BY GAVIN STEELE THE ANGLICAN AND Catholic primates of Ireland joined forces this week to give a boost to the flagging Irish peace process amidst a further round of recriminations between the main players.
As the sectarian violence continued, with a Catholic man from Newtownabbey becoming the ninth shooting victim in six days, Sinn Fein president Gerry Adams said that the conflict was entering its "final phase".
He hinted that behindthe-scenes moves to break the deadlock over "clarification" of the Christmas Downing Street initiative could be bearing fruit.
But Irish authorities clearly losing patience accused him of playing mere "rhetorical games" while the killing went on. Speaking at a joint address in the United States earlier this week, Cardinal Cahal Daly and Ms Church of Ireland counterpart, Archbishop Robin Eames of Armagh, said the movement towards peace was "irreversible and unstoppable".

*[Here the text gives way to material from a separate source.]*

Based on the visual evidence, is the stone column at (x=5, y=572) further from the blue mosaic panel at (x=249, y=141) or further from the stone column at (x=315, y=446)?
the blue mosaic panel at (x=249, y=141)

Ireland was heading towards peace because that's what the people wanted, they said even members of the outlawed sectarian paramilitary groups.
The two Church leaders appealed once again for terrorist organisations to lay down their arms. "Stop bringing death to innocent people," they said. "Stop making children orphans and wives widows."
The two men were in Washington to promote 'Armagh Together', a year-long festival celebrating the 1,550th anniversary of St Patrick's mission to Ireland. The saint founded the first Christian church on the island in Armagh.
Sinn Fein the political wing of the IRA has neither accepted nor rejected December's Anglo-Irish initiative, but called for clarification of key points a demand backed by Cardinal Daly.
Asked this week whether he would take up what appeared to be an offer by Sir Patrick Mayhew, the Northern Ireland Secretary, to provide such clarification, Mr Adams said: "We're exploring that. I won't say I am hopeful, but I have always said we would be flexible in allowing them to get off the hook they have got themselves on. We are pursuing the issue."
But Deputy Irish Prime Minister Dick Spring said many people were hurt and disappointed "at the end of a particularly vicious and murderous week in Northern Ireland, to hear of Sinn Fein continuing to play rhetorical games."
There was a "simple and direct" way forward, Mr Spring said during a May Day speech: "If there are any serious and real issues of clarification that have not been addressed by either the British or Irish governments, we deserve to be told."
Cardinal Daly said: "If clarification is reasonably required, it should be prudently given."
"I believe Sinn Fein and the IRA are looking for help in extricating themselves from the environment of violence," the cardinal added.